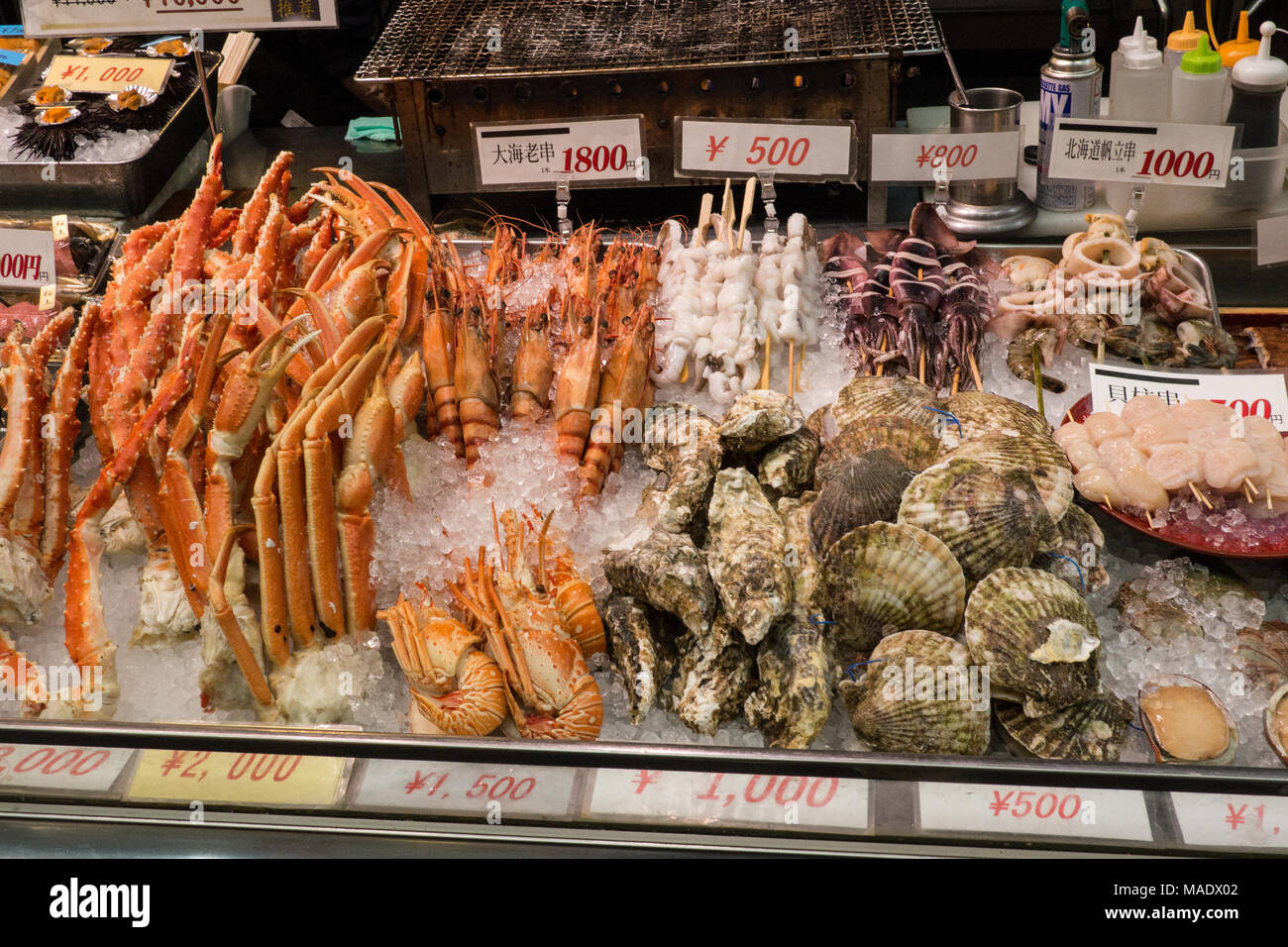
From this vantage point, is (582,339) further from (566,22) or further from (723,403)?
(566,22)

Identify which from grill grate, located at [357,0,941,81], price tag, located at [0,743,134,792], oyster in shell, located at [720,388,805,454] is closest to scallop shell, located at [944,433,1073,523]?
oyster in shell, located at [720,388,805,454]

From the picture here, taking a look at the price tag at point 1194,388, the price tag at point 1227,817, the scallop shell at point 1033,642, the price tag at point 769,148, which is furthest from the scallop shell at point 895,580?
the price tag at point 769,148

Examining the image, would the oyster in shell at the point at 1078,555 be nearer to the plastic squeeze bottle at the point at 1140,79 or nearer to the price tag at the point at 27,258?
the plastic squeeze bottle at the point at 1140,79

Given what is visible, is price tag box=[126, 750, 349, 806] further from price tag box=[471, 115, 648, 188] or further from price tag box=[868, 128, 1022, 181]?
price tag box=[868, 128, 1022, 181]

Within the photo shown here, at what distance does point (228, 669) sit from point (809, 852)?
993 mm

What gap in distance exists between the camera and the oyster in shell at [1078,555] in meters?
1.76

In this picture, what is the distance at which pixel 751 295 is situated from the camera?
2.51 meters

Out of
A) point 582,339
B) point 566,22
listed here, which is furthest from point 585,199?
point 582,339

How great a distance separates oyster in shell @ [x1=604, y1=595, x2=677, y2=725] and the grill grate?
161 cm

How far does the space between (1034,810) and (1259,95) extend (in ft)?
6.97

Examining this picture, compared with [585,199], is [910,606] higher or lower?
lower

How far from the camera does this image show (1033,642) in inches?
60.8

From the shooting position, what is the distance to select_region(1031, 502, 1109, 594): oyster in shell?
69.5 inches
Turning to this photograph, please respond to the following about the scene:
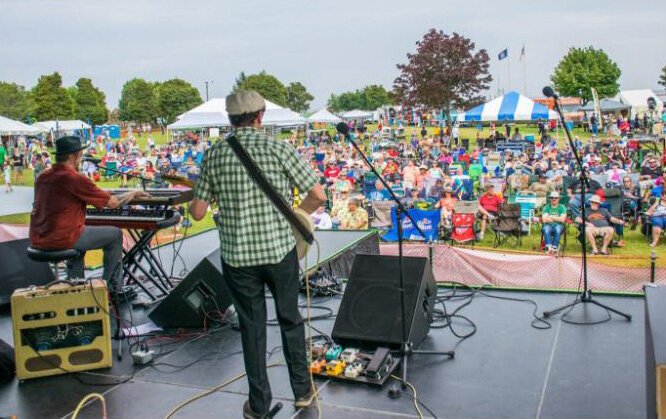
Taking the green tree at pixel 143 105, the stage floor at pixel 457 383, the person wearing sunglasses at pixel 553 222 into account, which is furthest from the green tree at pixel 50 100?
the stage floor at pixel 457 383

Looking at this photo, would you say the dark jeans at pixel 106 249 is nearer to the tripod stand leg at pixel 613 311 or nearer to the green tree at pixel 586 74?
the tripod stand leg at pixel 613 311

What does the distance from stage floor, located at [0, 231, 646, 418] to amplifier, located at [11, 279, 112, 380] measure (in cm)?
10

- Your task:
Retype the whole listing above word for word, leaving out the pictures.

- Task answer:
From this vantage point, is (582,339) further from (566,22) or further from (723,403)?
(566,22)

Identify which from grill grate, located at [357,0,941,81], price tag, located at [0,743,134,792], oyster in shell, located at [720,388,805,454] is closest to scallop shell, located at [944,433,1073,523]?
oyster in shell, located at [720,388,805,454]

From the picture here, taking a look at the price tag at point 1194,388, the price tag at point 1227,817, the scallop shell at point 1033,642, the price tag at point 769,148, which is furthest from the scallop shell at point 895,580?
the price tag at point 769,148

Examining the image, would the oyster in shell at the point at 1078,555 be nearer to the plastic squeeze bottle at the point at 1140,79 or nearer to the price tag at the point at 27,258?
the plastic squeeze bottle at the point at 1140,79

Given what is visible, is price tag box=[126, 750, 349, 806] further from price tag box=[471, 115, 648, 188] or further from price tag box=[868, 128, 1022, 181]?
price tag box=[868, 128, 1022, 181]

Within the photo shown here, at what distance does point (228, 669) sit from point (809, 852)?
993 mm

What gap in distance exists between the camera and the oyster in shell at [1078,555] in meters?
1.76

In this picture, what is the distance at which pixel 751 295 is situated from the camera?
2.51 meters

Out of
A) point 582,339
B) point 566,22
listed here, which is furthest from point 585,199?
point 582,339

How great a distance separates oyster in shell @ [x1=604, y1=595, x2=677, y2=725] and the grill grate?
161 cm

How far does the space between (1034,810) and (1259,95) extend (in ft)?
6.97

Examining this picture, compared with [585,199], is [910,606] higher or lower?
lower

How far from the camera does this image show (1033,642) in inches?
60.8

From the shooting position, what is the distance to select_region(1031, 502, 1109, 594): oyster in shell?
69.5 inches
Turning to this photograph, please respond to the following about the scene:
Taking the green tree at pixel 143 105, the stage floor at pixel 457 383, the person wearing sunglasses at pixel 553 222 into account, which is furthest from the green tree at pixel 50 100?
the stage floor at pixel 457 383

Looking at this photo, would you say the dark jeans at pixel 106 249 is nearer to the tripod stand leg at pixel 613 311 or nearer to the green tree at pixel 586 74?
the tripod stand leg at pixel 613 311

What does the distance from stage floor, located at [0, 231, 646, 418] to amplifier, located at [11, 279, 112, 380] measure (in cm)?
10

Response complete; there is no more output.